Qué duda cabe que Immanuel Kant es una
referencia inexcusable en la Historia de la Filosofía. Sin embargo
la teoría del conocimiento contemporánea, especialmente la de
tradición analítica, no suele tomar en consideración sus
aportaciones y, en ocasiones, adopta un planteamiento prekantiano. En
su momento Marx había reprochado a sus contemporáneos que trataban
a Hegel como un “perro muerto” y otro tanto cabría decir del
trato que recibe Kant por buena parte de los actuales filósofos. Se
reconoce que su valía para organizar y clarificar el panorama
filosófico de los siglos XVII y XVIII, pero no su potencia
explicativa para iluminar los problemas de la epistemología y la
ciencia de los siglos posteriores. Creo que es un error. Kant también
nos ayuda a pensar hoy.

■ **Instrucciones**
**A)** Determine si cada afirmación concuerda con el texto sobre Kant. Responda sí o no a cada una y cite literalmente las palabras del texto que lo deciden. (i) La teoría del conocimiento contemporánea de tradición analítica suele tomar en consideración las aportaciones de Kant. (ii) Marx reprochó a sus contemporáneos que trataban a Hegel como un «perro muerto». (iii) A Kant se le reconoce potencia explicativa para los problemas de la epistemología de los siglos posteriores.
**B)** Prosiga el texto sobre Kant a partir de su última oración.

■ **Extracto de datos**
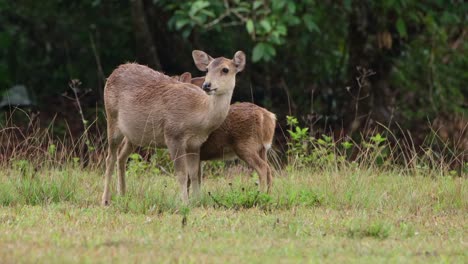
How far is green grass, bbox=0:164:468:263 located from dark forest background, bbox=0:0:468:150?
4.38 metres

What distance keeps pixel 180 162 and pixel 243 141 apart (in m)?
0.82

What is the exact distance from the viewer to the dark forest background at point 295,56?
16047 millimetres

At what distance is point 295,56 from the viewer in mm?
17875

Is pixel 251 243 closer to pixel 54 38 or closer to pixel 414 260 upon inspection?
pixel 414 260

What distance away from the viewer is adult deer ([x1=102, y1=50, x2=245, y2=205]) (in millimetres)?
10172

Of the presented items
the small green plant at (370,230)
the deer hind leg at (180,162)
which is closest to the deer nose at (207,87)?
the deer hind leg at (180,162)

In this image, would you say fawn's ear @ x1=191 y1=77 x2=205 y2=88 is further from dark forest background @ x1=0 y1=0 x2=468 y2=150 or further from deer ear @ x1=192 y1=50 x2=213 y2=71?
dark forest background @ x1=0 y1=0 x2=468 y2=150

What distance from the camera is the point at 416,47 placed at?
16531 mm

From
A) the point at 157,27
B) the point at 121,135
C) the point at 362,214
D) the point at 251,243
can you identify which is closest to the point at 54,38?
the point at 157,27

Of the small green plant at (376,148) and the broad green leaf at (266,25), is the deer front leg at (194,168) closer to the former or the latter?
the small green plant at (376,148)

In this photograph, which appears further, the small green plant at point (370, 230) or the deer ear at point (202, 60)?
the deer ear at point (202, 60)

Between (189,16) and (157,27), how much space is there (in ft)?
13.8

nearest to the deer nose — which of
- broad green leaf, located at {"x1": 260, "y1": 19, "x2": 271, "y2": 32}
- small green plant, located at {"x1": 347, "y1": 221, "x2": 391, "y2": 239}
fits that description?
small green plant, located at {"x1": 347, "y1": 221, "x2": 391, "y2": 239}

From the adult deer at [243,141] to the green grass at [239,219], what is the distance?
0.81ft
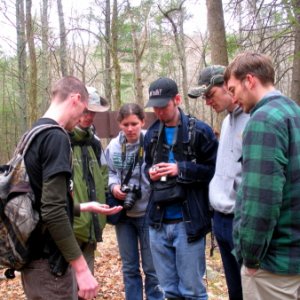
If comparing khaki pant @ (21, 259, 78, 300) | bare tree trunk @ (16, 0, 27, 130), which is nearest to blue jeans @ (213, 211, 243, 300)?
khaki pant @ (21, 259, 78, 300)

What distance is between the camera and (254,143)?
2.00 metres

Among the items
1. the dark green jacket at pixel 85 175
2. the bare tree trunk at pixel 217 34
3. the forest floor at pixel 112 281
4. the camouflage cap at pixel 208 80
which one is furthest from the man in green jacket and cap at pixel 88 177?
the bare tree trunk at pixel 217 34

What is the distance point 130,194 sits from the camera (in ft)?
11.8

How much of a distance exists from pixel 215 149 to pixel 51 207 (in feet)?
5.16

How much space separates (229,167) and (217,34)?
305 centimetres

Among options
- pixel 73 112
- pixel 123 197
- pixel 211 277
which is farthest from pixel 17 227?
pixel 211 277

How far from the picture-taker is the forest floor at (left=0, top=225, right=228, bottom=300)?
15.1 ft

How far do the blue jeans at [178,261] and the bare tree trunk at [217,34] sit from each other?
252cm

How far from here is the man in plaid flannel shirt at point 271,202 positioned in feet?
6.42

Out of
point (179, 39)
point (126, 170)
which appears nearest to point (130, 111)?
point (126, 170)

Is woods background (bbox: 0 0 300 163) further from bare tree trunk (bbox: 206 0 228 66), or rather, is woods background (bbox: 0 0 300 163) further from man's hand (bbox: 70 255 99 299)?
man's hand (bbox: 70 255 99 299)

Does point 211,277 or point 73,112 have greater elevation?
point 73,112

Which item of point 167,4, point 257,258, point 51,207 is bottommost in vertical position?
point 257,258

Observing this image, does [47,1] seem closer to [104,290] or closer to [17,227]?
[104,290]
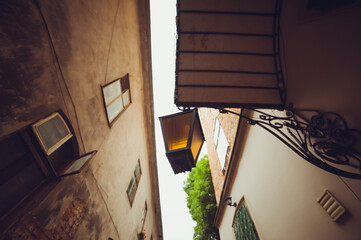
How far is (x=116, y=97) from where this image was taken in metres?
4.69

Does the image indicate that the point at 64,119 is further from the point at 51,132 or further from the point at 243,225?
the point at 243,225

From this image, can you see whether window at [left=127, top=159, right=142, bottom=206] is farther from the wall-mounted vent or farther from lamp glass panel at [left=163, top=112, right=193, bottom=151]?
the wall-mounted vent

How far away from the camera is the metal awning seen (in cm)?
224

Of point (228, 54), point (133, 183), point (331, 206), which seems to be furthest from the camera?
point (133, 183)

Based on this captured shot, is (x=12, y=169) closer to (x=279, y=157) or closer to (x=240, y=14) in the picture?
(x=240, y=14)

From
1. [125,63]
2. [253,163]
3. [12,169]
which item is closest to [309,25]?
[253,163]

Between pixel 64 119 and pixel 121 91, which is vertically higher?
pixel 121 91

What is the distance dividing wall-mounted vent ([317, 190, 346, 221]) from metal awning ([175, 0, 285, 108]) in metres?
1.40

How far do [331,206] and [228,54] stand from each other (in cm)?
253

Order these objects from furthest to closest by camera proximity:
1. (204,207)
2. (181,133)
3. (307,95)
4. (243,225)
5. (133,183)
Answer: (204,207) → (133,183) → (243,225) → (181,133) → (307,95)

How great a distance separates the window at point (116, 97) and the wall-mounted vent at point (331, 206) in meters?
4.53

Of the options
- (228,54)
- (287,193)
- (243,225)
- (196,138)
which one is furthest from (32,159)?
(243,225)

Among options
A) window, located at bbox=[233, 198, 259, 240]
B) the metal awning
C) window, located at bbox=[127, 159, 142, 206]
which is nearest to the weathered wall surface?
the metal awning

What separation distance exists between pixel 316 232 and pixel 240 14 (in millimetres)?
3359
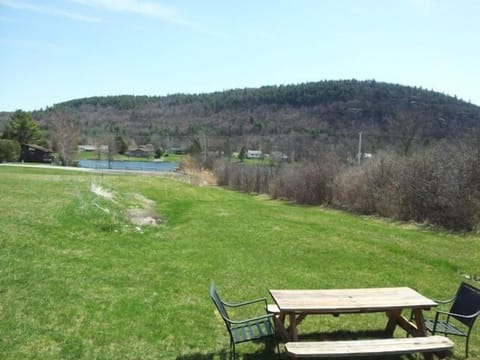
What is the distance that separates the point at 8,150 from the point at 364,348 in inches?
1612

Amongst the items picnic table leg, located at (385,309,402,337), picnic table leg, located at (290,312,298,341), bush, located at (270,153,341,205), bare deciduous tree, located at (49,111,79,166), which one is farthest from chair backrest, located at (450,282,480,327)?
bare deciduous tree, located at (49,111,79,166)

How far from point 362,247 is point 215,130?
56.5 metres

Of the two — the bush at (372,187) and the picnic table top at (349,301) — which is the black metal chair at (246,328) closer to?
the picnic table top at (349,301)

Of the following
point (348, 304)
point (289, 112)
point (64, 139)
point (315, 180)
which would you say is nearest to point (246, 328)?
point (348, 304)

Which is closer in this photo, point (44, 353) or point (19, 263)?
point (44, 353)

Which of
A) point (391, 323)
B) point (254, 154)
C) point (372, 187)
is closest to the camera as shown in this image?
point (391, 323)

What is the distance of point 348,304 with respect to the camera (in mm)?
4445

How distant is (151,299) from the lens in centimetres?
613

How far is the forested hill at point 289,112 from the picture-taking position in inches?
1267

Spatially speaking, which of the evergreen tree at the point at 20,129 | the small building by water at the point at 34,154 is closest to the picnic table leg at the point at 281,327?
the small building by water at the point at 34,154

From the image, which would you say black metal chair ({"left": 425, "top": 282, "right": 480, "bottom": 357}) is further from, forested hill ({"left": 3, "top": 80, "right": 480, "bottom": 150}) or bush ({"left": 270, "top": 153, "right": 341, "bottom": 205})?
bush ({"left": 270, "top": 153, "right": 341, "bottom": 205})

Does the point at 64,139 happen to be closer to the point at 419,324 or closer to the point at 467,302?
the point at 419,324

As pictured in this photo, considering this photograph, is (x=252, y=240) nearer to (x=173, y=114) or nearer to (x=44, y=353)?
(x=44, y=353)

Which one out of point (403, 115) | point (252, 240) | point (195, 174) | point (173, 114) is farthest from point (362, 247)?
point (173, 114)
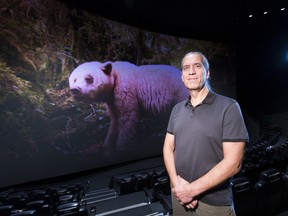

■ **Respuestas**
**A)**
(i) No: «no suele tomar en consideración sus aportaciones».
(ii) Sí: «En su momento Marx había reprochado a sus contemporáneos que trataban a Hegel como un “perro muerto”».
(iii) No: «pero no su potencia explicativa para iluminar los problemas de la epistemología y la ciencia de los siglos posteriores».

**B)**
Los problemas ontológicos y
epistemológicos de la Modernidad no han cambiado de manera
sustancial desde el siglo XVII hasta ahora y giran, fundamentalmente,
en torno a las relaciones entre sujeto y objeto. Nos preguntamos por
el vínculo entre la mente y el mundo, lo conocido y el objeto del
conocimiento, la representación y aquello que es representado, el
significado y la referencia, etc. Estos problemas nacen de la mano de
Descartes y, contrariamente a lo que suponen muchos filósofos
analíticos, la respuesta alternativa de Hume no supone superación
alguna de los parámetros fijados por el francés. La cuestión es
que tanto racionalistas como empiristas comparten un postulado
fundamental: afirman que no tenemos acceso a la realidad, que lo que
conocemos son ideas, es decir, no las cosas mismas sino sus
representaciones. Pero, si esto es así ¿cómo garantizar una
correspondencia fiel entre la representación y la “cosa en sí”?
¿cómo superar el solipsismo? es decir ¿cómo podemos al menos
asegurar la existencia de algo exterior a la propia conciencia? Por
otra parte la Realidad o Naturaleza es concebida por la Modernidad en
términos estrictamente matemáticos, de tal manera que no queda
margen alguno para la subjetividad. Incluso cuando el objeto a
analizar es el sujeto humano, la ciencia lo explica de manera
objetiva y cuantitativa. Así que por un lado tenemos un sujeto
encerrado en su esfera de ideas y representaciones y por otro un
mundo objetivo organizado y ordenado de forma mecánica que se mueve
y evoluciona al margen de las expectativas o intereses de los
humanos. Estas son las dos trampas de la Modernidad: el subjetivismo
y el cientificismo, que no son más que las dos caras de la misma
moneda y el resultado del abismo que la metafísica cartesiana
establece entre sujeto y objeto.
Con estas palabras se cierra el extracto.